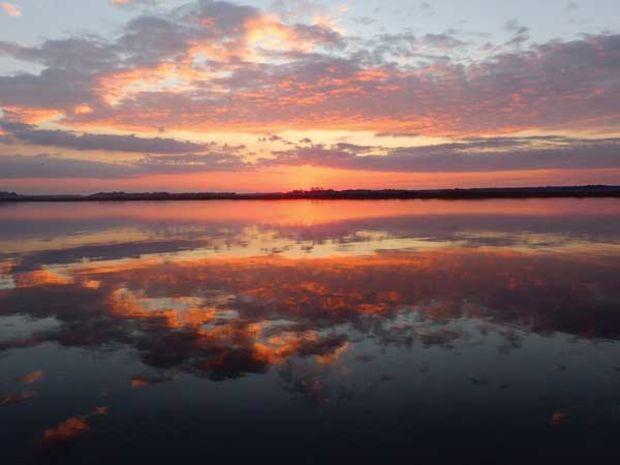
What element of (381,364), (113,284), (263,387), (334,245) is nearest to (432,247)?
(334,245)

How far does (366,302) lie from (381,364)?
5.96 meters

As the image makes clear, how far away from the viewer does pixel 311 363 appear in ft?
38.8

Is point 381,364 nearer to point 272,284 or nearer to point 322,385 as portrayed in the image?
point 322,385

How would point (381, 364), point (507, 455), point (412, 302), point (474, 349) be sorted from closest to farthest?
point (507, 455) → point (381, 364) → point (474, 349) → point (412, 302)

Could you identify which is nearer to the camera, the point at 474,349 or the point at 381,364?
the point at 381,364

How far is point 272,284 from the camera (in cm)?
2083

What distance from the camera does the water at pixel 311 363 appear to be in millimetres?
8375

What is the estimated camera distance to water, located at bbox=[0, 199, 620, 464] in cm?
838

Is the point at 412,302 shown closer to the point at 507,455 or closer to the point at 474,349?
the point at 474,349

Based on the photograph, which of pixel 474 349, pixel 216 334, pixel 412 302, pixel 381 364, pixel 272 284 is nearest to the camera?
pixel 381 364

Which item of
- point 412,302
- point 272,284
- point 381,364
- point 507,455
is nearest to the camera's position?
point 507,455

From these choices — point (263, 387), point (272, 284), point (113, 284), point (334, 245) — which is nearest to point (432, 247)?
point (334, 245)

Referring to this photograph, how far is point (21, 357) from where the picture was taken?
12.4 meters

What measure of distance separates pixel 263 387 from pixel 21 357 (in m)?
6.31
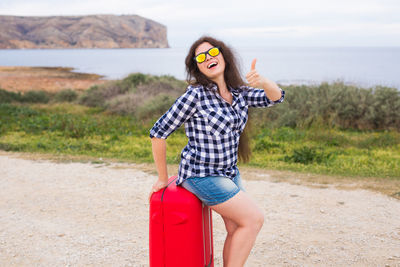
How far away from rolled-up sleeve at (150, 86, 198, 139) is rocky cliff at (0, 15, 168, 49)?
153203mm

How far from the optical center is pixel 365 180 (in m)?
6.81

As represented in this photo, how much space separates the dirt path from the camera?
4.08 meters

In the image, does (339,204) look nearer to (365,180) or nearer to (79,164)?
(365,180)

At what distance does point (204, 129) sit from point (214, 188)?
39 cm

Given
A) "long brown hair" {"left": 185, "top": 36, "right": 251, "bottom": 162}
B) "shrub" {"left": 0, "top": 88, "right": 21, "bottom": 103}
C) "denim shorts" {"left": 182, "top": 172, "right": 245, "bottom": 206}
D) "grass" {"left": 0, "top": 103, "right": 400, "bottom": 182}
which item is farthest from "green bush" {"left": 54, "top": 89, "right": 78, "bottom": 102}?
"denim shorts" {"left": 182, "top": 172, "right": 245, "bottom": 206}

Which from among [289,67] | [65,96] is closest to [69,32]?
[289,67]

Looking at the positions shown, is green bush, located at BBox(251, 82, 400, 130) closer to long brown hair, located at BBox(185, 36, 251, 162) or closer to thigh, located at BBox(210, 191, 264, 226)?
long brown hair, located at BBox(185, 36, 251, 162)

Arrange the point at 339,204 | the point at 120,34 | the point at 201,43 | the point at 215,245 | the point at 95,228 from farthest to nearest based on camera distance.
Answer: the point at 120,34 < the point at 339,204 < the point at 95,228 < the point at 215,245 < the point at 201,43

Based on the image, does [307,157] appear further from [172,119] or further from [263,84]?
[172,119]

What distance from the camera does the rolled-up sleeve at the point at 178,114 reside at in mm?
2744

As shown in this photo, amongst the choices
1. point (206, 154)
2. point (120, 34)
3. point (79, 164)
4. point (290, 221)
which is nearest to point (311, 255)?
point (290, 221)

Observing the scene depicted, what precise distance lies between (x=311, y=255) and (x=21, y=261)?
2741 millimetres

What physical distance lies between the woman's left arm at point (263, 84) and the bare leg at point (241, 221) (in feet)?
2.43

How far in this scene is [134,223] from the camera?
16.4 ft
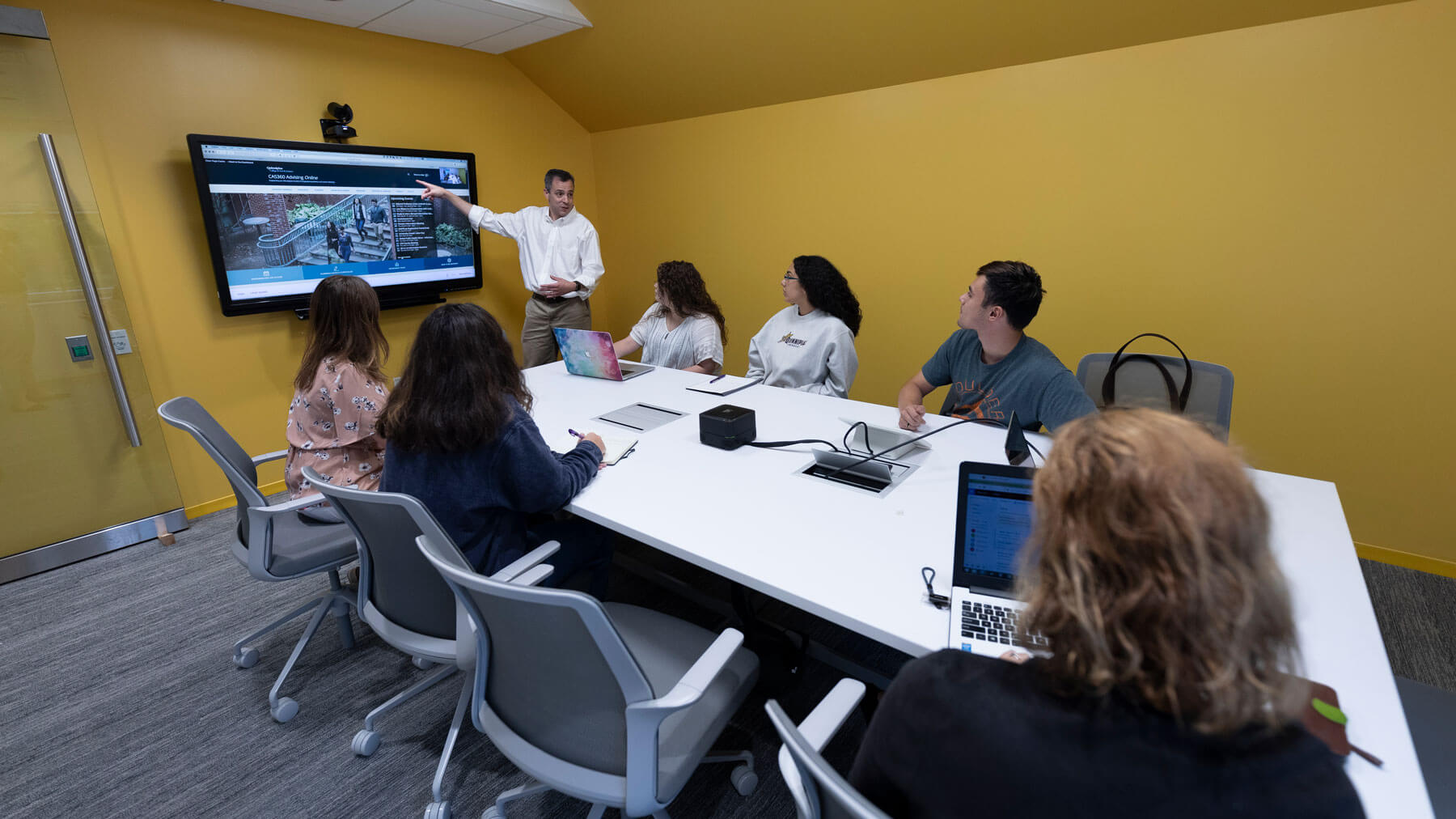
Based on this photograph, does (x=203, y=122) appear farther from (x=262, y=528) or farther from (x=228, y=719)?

Given problem:
Copy these records word for word, leaving out the pictures.

Response for this exercise:
What element of (381,364), (113,284), (263,387), (334,245) is nearest to (432,247)?
(334,245)

How far does (366,302) lie from (381,364)?
5.96 meters

As the image makes clear, how far away from the viewer does pixel 311 363 appear in ft?
38.8

Is point 381,364 nearer to point 272,284 or nearer to point 322,385 as portrayed in the image?
point 322,385

How would point (381, 364), point (507, 455), point (412, 302), point (474, 349) be sorted from closest to farthest?
point (507, 455) → point (381, 364) → point (474, 349) → point (412, 302)

Could you identify which is nearer to the camera, the point at 474,349 or the point at 381,364?
the point at 381,364

How far is point 272,284 from the camera (in cm)?
2083

What distance from the camera does the water at pixel 311 363 appear to be in millimetres?
8375

What is the estimated camera distance to water, located at bbox=[0, 199, 620, 464] in cm?
838

Is the point at 412,302 shown closer to the point at 507,455 or closer to the point at 474,349?
the point at 474,349

Based on the photograph, which of pixel 474 349, pixel 216 334, pixel 412 302, pixel 381 364, pixel 272 284 is nearest to the camera?
pixel 381 364

Which item of
- point 412,302
- point 272,284
- point 381,364
- point 507,455
is nearest to the camera's position?
point 507,455

From these choices — point (263, 387), point (272, 284), point (113, 284), point (334, 245) — which is nearest to point (432, 247)?
point (334, 245)

Referring to this photograph, how far is point (21, 357) from where the picture was taken?
12.4 meters

What measure of distance separates pixel 263 387 from pixel 21 357 (in m)?
6.31
How far away from rolled-up sleeve at (150, 86, 198, 139) is rocky cliff at (0, 15, 168, 49)?
153203mm

How far from the optical center is pixel 365 180 (in m)?
6.81

As represented in this photo, how much space separates the dirt path from the camera?
4.08 meters

In the image, does (339,204) look nearer to (365,180) or nearer to (79,164)?
(365,180)

At what distance does point (204, 129) sit from point (214, 188)?
39 cm

Given
A) "long brown hair" {"left": 185, "top": 36, "right": 251, "bottom": 162}
B) "shrub" {"left": 0, "top": 88, "right": 21, "bottom": 103}
C) "denim shorts" {"left": 182, "top": 172, "right": 245, "bottom": 206}
D) "grass" {"left": 0, "top": 103, "right": 400, "bottom": 182}
which item is farthest from "green bush" {"left": 54, "top": 89, "right": 78, "bottom": 102}?
"denim shorts" {"left": 182, "top": 172, "right": 245, "bottom": 206}

Which from among [289,67] | [65,96] is closest to [69,32]?
[289,67]

Looking at the positions shown, is green bush, located at BBox(251, 82, 400, 130) closer to long brown hair, located at BBox(185, 36, 251, 162) or closer to thigh, located at BBox(210, 191, 264, 226)?
long brown hair, located at BBox(185, 36, 251, 162)

Arrange the point at 339,204 | the point at 120,34 | the point at 201,43 | the point at 215,245 | the point at 95,228 from farthest to nearest based on camera distance.
Answer: the point at 120,34 < the point at 339,204 < the point at 95,228 < the point at 215,245 < the point at 201,43

Based on the image, does [307,157] appear further from [172,119] or further from [263,84]?
[172,119]

What distance from the camera does the rolled-up sleeve at the point at 178,114 reside at in mm?
2744

As shown in this photo, amongst the choices
1. point (206, 154)
2. point (120, 34)
3. point (79, 164)
4. point (290, 221)
which is nearest to point (311, 255)?
point (290, 221)

Observing the scene depicted, what precise distance lies between (x=311, y=255) and (x=21, y=261)?
2741 millimetres

What physical distance lies between the woman's left arm at point (263, 84) and the bare leg at point (241, 221) (in feet)?
2.43

How far in this scene is [134,223] from the camera?
16.4 ft
Based on this photograph, does (x=203, y=122) appear farther from (x=262, y=528) or farther from (x=228, y=719)?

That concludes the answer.